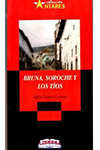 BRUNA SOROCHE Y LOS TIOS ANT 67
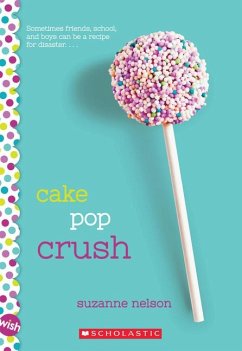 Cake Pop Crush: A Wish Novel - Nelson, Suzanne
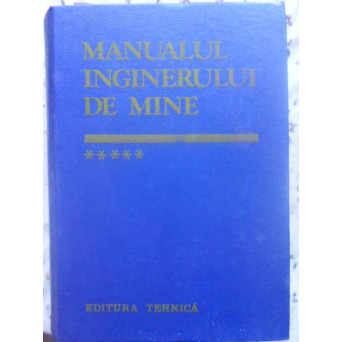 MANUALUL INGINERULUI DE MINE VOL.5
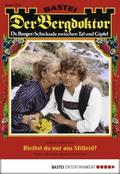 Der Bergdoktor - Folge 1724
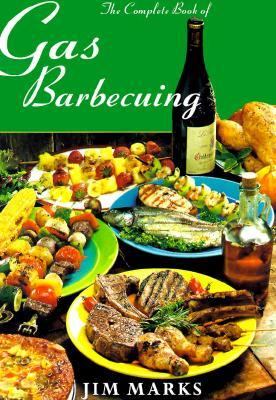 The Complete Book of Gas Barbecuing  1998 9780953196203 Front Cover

--

Pictures must not appear in the copy, and every record must be restated word for word.

 BRUNA SOROCHE Y LOS TIOS ANT 67
 Cake Pop Crush: A Wish Novel - Nelson, Suzanne
 MANUALUL INGINERULUI DE MINE VOL.5
 Der Bergdoktor - Folge 1724
 The Complete Book of Gas Barbecuing  1998 9780953196203 Front Cover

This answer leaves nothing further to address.